Nope. I am referring to the solenoid on the starter where you're working. The part on the fender is the starter relay but it is the same part that was used years earlier as the solenoid. It still has the two large copper studs and will work as the solenoid on older vehicles, but you will see that in your application it still has the large battery cable connected to one stud, but on the other stud there is just a small wire going down to the solenoid on the starter. I suspect Ford used these high-current switches in your medium-current circuit because they had a ton of them in stock to use up.
Going on your original description of the problem, it sounds like the relay, (the solenoid on the fender), is clicking so we know that low-current circuit from the ignition switch is good. For the time being we can assume the high-current circuit is okay because you got the starter motor to spin.
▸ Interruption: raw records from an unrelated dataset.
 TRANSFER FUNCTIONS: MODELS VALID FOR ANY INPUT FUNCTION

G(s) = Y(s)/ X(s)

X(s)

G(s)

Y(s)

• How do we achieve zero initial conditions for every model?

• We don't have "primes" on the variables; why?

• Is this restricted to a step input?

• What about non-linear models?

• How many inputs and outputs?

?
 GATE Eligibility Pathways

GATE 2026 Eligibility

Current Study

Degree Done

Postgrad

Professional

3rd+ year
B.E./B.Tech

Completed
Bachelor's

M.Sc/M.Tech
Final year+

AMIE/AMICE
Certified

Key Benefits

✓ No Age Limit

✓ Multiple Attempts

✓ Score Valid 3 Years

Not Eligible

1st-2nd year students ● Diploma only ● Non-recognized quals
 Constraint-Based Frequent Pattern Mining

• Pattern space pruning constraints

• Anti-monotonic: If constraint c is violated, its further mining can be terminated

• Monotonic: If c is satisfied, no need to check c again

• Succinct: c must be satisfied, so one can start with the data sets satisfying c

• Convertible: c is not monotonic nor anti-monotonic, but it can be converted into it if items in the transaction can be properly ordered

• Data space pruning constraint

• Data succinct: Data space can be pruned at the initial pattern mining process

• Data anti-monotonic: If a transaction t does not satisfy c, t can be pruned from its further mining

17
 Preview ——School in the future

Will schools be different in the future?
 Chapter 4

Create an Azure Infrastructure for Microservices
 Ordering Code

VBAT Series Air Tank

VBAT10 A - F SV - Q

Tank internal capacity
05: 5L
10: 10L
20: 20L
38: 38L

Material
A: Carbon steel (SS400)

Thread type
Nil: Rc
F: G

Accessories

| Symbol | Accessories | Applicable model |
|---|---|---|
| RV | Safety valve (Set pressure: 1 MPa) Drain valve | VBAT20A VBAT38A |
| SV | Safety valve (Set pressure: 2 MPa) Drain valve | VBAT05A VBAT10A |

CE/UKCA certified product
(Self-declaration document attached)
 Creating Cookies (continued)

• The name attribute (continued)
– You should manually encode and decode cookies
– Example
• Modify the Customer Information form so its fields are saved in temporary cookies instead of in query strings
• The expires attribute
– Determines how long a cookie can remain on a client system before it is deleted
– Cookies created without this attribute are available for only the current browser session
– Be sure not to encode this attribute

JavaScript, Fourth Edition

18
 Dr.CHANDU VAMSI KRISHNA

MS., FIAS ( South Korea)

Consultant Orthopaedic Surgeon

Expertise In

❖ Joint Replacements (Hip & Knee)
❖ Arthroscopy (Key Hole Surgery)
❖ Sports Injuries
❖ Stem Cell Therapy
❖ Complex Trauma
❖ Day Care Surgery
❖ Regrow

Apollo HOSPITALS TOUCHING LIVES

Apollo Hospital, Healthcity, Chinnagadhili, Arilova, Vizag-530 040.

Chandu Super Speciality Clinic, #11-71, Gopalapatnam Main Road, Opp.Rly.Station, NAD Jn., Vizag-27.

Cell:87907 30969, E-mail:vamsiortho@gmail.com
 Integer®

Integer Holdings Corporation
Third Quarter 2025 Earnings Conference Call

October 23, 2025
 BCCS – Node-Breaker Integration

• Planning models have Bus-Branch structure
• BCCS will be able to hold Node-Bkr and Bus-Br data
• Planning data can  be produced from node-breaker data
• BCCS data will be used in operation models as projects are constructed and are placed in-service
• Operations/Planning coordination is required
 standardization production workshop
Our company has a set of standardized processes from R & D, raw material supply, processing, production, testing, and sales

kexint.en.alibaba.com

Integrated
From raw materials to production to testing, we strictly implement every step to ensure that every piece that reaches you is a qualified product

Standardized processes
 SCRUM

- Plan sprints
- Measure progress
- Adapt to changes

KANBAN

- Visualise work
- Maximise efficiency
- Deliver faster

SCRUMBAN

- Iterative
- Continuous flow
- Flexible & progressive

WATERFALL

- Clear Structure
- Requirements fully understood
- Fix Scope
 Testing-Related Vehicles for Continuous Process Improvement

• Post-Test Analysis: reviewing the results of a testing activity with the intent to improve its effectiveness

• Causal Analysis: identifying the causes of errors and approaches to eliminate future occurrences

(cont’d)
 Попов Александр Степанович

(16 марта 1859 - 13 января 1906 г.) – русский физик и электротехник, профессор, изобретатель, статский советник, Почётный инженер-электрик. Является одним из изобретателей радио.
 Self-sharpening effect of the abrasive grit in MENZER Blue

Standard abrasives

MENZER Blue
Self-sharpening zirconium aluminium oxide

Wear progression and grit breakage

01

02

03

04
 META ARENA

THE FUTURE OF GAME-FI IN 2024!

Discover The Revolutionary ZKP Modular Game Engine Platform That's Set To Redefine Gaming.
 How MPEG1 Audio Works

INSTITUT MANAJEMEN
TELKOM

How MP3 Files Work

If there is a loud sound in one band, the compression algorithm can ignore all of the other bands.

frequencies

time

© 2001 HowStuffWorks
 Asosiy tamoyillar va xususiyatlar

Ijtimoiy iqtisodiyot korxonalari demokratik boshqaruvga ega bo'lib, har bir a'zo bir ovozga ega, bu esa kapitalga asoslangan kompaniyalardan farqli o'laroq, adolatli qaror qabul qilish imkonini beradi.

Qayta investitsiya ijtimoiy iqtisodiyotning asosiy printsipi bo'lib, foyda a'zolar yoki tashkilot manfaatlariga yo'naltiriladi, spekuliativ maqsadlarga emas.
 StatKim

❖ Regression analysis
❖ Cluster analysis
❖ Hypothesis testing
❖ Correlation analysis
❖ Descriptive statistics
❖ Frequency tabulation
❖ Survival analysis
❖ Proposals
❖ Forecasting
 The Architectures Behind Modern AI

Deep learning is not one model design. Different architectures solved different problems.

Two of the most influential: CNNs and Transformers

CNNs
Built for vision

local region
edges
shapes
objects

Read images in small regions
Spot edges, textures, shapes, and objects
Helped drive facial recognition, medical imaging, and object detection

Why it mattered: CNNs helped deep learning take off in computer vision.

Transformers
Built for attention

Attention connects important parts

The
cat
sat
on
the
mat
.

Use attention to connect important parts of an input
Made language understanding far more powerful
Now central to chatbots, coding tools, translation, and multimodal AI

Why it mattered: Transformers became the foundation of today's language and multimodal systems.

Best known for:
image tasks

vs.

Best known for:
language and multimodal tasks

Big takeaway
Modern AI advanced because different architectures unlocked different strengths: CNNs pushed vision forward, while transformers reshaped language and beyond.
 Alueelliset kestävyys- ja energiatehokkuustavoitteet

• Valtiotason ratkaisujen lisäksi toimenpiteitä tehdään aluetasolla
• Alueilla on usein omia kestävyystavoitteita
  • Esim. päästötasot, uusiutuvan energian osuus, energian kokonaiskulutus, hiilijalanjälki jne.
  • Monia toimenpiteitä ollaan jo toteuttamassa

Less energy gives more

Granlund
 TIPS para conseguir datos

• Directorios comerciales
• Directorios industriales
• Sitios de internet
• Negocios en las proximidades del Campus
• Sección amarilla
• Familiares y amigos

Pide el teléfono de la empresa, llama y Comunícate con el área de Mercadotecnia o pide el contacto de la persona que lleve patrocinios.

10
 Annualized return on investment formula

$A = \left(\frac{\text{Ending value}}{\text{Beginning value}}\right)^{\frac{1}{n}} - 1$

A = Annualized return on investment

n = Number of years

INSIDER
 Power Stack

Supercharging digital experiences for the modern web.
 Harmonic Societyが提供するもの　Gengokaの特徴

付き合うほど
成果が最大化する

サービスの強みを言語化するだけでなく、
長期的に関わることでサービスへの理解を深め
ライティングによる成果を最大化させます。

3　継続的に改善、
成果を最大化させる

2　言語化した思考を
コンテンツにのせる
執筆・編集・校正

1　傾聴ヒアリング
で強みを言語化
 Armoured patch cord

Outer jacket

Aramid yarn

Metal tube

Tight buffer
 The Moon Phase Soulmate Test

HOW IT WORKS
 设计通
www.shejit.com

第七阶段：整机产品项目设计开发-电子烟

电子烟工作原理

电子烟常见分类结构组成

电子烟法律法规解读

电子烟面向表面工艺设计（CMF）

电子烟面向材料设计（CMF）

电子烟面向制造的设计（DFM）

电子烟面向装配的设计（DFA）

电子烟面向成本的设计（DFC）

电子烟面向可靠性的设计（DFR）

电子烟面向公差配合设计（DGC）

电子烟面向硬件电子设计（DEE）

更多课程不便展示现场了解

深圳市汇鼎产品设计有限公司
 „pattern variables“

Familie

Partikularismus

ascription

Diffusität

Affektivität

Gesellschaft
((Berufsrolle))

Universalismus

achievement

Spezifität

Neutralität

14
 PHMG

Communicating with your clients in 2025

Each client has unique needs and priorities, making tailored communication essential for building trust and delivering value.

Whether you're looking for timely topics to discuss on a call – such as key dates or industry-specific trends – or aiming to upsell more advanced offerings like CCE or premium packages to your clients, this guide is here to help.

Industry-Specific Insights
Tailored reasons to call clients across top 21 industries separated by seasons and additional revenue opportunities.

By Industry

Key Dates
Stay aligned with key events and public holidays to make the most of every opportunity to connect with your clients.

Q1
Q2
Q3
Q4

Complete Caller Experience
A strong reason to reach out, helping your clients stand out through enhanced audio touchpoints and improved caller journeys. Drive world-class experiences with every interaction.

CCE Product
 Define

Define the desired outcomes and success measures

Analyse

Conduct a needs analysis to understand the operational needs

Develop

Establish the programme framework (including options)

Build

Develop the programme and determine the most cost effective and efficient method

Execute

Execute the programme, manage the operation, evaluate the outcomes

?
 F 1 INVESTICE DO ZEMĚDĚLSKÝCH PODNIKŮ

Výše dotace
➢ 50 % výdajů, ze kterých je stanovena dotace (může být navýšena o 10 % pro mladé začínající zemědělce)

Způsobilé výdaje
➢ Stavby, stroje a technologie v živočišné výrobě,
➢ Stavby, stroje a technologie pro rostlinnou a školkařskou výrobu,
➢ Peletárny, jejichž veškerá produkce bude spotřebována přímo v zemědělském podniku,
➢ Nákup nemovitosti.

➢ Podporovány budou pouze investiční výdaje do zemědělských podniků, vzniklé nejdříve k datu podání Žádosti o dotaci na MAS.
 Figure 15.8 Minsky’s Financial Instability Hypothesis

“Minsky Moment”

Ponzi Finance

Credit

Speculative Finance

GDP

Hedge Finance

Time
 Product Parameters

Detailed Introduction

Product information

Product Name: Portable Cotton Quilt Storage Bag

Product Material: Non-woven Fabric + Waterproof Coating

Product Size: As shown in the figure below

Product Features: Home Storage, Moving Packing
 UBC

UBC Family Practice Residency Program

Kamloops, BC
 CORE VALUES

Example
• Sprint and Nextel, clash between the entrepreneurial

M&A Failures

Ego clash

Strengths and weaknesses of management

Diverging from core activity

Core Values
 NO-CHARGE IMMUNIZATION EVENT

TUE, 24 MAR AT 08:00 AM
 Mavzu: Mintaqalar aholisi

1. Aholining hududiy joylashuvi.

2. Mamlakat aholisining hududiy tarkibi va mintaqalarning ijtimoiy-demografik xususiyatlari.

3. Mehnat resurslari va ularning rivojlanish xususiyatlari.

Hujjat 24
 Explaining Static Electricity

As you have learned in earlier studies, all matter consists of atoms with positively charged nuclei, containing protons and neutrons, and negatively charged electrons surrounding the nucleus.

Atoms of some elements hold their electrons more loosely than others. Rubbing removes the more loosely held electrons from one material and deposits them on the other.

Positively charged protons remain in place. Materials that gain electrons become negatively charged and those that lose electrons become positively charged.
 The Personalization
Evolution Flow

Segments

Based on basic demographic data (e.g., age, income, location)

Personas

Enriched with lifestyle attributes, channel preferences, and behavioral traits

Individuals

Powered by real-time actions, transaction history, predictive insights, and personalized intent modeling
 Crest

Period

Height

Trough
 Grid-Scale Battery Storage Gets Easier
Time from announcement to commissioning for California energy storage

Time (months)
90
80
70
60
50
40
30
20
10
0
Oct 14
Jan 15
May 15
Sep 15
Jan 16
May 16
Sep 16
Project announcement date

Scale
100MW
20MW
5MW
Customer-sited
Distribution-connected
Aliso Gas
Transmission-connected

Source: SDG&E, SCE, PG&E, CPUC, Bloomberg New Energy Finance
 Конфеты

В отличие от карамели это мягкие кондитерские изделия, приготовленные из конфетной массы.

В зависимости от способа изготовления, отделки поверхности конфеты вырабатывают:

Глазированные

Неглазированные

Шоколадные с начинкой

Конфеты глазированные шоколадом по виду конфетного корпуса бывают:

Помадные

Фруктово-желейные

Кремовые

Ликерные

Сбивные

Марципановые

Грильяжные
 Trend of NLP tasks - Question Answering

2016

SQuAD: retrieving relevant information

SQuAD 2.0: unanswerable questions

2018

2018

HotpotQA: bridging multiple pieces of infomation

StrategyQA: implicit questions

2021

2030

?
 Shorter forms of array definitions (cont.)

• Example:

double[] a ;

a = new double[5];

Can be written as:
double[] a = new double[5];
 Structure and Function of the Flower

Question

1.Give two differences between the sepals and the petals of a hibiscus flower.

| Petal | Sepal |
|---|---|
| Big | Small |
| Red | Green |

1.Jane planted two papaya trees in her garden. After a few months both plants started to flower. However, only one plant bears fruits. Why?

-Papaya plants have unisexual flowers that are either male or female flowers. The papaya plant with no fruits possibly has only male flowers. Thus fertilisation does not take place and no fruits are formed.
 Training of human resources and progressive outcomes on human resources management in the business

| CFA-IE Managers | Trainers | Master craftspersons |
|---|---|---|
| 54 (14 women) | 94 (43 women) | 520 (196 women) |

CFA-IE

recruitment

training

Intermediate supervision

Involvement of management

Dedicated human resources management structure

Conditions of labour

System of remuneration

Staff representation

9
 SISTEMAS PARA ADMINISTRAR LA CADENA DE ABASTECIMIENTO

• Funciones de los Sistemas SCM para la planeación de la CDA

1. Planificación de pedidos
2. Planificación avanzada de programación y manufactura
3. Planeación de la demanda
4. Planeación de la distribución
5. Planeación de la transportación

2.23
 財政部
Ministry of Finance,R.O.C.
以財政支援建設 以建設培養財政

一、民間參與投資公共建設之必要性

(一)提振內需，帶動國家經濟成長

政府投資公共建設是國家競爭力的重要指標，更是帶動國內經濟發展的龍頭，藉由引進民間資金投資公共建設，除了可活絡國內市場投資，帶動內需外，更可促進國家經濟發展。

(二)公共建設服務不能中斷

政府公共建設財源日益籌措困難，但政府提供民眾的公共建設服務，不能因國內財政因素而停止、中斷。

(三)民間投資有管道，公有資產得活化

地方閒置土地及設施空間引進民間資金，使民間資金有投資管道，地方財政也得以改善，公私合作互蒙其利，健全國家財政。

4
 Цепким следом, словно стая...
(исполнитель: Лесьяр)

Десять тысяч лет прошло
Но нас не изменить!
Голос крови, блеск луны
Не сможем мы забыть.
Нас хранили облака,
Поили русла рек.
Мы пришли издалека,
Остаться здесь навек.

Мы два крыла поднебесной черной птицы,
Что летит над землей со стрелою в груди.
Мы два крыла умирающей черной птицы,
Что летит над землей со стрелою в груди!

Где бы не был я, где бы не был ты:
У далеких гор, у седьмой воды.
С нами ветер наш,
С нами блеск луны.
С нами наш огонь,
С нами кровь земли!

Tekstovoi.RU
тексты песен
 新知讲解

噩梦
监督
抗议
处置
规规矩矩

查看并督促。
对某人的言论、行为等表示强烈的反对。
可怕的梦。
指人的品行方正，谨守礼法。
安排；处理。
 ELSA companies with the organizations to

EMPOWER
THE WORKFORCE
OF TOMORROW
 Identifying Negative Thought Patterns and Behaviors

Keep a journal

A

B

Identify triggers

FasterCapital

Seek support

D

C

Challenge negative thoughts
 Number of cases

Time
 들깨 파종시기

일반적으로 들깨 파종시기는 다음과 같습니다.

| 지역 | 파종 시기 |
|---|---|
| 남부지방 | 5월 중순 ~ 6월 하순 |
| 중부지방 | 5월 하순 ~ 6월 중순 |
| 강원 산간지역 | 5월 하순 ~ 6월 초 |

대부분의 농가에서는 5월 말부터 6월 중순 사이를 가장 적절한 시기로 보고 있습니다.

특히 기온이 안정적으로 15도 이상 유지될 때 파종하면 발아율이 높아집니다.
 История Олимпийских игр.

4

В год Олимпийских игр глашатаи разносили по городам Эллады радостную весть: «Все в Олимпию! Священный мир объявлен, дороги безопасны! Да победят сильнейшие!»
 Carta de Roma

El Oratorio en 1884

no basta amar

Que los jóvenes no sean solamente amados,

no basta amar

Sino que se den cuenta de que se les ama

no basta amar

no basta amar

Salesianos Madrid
That leaves the medium-current circuit as the one with the problem. That starts at the relay contacts, goes through the small red wire on the second large stud, to the small terminal on the starter solenoid, and includes the two coils of wire inside the solenoid.
I am not sure what kind of test you are doing but nothing can have any voltage anywhere if a battery cable is disconnected. If you are getting a reading you are probably using an auto-ranging meter and it is picking up some stray magnetic interference, and it is reading a few hundredths of a volt. There are two ways to test the medium-current circuit. The first is to activate the relay by having a helper turn the ignition switch to "crank", or by connecting a jumper wire from the battery positive post or large relay stud to the smaller stud. When it engages, measure the voltage at the other large stud, (with the small red wire), or use a test light on it. You must find twelve volts there when it is switched on. Next, measure that voltage at the small terminal on the starter solenoid. The wire has to be connected for the measurement to be accurate. If you have voltage there but the starter solenoid does not engage, the solenoid is bad.
You can also apply twelve volts to the small solenoid terminal like I mentioned earlier. That will make it engage and the starter motor should crank the engine. You can get that twelve volts from the large stud on top of the solenoid that has the battery cable bolted to it.